She was not dumb enough to give me that chance. Instead, she raced around me in a close circle, darting in from time to time to try for a bite of my lower leg. Plan A was useless. Plan B turned out to be a two-by-four propping up a young cypress. By swinging that in a circle, I was able to chase her off at the cost of only two little tooth marks on my left shin.
This time we were not so lucky.


Like most aggressive dogs, the tawny pit bull came from behind as we were happily marching along. Suddenly, we were scrambling to pull three snarling dogs apart. Once again, Plan A seemed useless (it usually is), and we were frantically grabbing at animals who were determined to keep up the furious snapping-teeth combat.
We could no sooner pull them apart than they rammed back together. If we held onto one dog, the pit bull attacked the other. Cathy was screaming as our guys took their hits. Luckily, she had just learned a trick on calming an overly feisty pet. It was like Plan A.
Grab dog by sides of head, pull sideways onto ground and sit on the pup until it calms down. The problem is that this tactic is only intended to work when training your own dog, who wants to please you even if it does go off the deep end from time to time.
But here was at least a possibility when everything else was failing.
In the midst of combat, eyes on three fast moving dogs, she managed to fall backwards onto the attacker to pin him down.
I pulled our dogs away from the pit bull but had to let go of the leashes to help Cathy. Wilkie, no fighter, fled as fast as his long, bounding stride could take him. Cathy screamed for him to come back, afraid he’d be lost or run over. I thought he had the right idea – to get as far away as possible, but there wasn’t any time to talk.
We had to shift places so Cathy could take Casey out of there. Aussies don’t walk away from fights like this. They take guarding their flock and family with deadly seriousness. So instead of running, he was determined to stay in the ring. However, he would follow Cathy if I had the pit bull under control.
She carefully got up while I kept my hands on the pit bull’s head and rolled in to take her place. Then I was lying on top of the animal, pressing his head down, while she took Casey and walked as quickly as her wearying legs could take her.

The Teflon Fighter

After a while, I thought they were far enough away and the pit bull still enough that I could relax my grip and stand up. Wrong move. The dog was off again and soon caught up with Cathy.
More mad scramble, snarling fight, but this time Cathy moved quickly to get on top of him while he was lunging at our Aussie. I was totally winded and could only walk slowly in their direction, picking up a small rock on the way. It was the only thing I saw that I could use as a weapon.
Once there, in tiring desperation I tried to stun and hobble the pit bull by pounding on his thick skull and smacking the joints of his forelegs. But this dog is bred for survival and is both heavy-boned and pain resistant. The small rock was useless.
Cathy and I swapped places again, and once more I had the menace pinned to the ground. This time I wasn’t letting go. Cathy set off with Casey for the second time to find Wilkie, who was waiting for us far down the road. I looked down at the pit bull, whose face was about a foot from mine, and tried one more trick to get him to run off in the other direction.
While holding the dog’s head with one hand, I used the other to pull from the tangle of my pocket a little sprayer filled with vinegar solution, a poor-man’s pepper spray. It works to keep Wilkie from getting too aggressive, but it’s pretty harmless for combat like this. As much as I pumped the irritant into his eyes and nose, the pit bull did nothing more than lick his lips and blink for an instant.

▶ [DATA FOR ANALYSIS]:
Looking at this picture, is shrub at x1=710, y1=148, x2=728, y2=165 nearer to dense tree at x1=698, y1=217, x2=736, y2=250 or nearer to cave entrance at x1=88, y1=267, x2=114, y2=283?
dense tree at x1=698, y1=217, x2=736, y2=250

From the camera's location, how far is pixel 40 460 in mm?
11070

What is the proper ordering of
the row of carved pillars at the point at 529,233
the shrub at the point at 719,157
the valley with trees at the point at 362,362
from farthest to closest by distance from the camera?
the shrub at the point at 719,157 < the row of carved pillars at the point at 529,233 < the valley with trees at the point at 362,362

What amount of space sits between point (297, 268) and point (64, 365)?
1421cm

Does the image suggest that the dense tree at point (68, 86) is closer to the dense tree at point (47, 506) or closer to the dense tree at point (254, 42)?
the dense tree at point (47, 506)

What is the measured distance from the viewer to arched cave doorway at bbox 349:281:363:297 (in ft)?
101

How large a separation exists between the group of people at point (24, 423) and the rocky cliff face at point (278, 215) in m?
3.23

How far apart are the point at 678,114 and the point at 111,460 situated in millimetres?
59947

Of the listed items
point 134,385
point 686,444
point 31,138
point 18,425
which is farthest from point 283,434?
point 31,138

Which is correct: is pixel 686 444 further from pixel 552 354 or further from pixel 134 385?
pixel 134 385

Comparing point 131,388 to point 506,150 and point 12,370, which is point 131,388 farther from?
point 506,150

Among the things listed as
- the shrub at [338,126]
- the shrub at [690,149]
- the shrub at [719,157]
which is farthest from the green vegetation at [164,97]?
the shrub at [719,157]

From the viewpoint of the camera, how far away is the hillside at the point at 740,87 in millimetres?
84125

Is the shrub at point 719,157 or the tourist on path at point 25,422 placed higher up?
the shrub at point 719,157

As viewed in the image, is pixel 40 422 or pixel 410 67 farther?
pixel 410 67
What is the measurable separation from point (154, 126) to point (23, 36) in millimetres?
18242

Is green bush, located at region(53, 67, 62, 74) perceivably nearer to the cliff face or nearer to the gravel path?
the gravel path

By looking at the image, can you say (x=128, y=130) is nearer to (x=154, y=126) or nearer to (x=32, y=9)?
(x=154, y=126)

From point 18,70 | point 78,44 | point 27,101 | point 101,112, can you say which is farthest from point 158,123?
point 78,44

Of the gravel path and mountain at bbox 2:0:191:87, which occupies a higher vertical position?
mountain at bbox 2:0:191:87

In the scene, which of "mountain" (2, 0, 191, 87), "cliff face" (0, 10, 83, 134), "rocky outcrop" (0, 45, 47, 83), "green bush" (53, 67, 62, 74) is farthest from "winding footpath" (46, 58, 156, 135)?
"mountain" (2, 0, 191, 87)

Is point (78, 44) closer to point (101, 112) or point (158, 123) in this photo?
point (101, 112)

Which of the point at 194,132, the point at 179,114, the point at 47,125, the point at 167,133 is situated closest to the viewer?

▶ [WORK REQUIRED]:
Copy the dog attack story above word for word, everything from "We could no" down to "pin him down.".

▶ [RESULT]:
We could no sooner pull them apart than they rammed back together. If we held onto one dog, the pit bull attacked the other. Cathy was screaming as our guys took their hits. Luckily, she had just learned a trick on calming an overly feisty pet. It was like Plan A.
Grab dog by sides of head, pull sideways onto ground and sit on the pup until it calms down. The problem is that this tactic is only intended to work when training your own dog, who wants to please you even if it does go off the deep end from time to time.
But here was at least a possibility when everything else was failing.
In the midst of combat, eyes on three fast moving dogs, she managed to fall backwards onto the attacker to pin him down.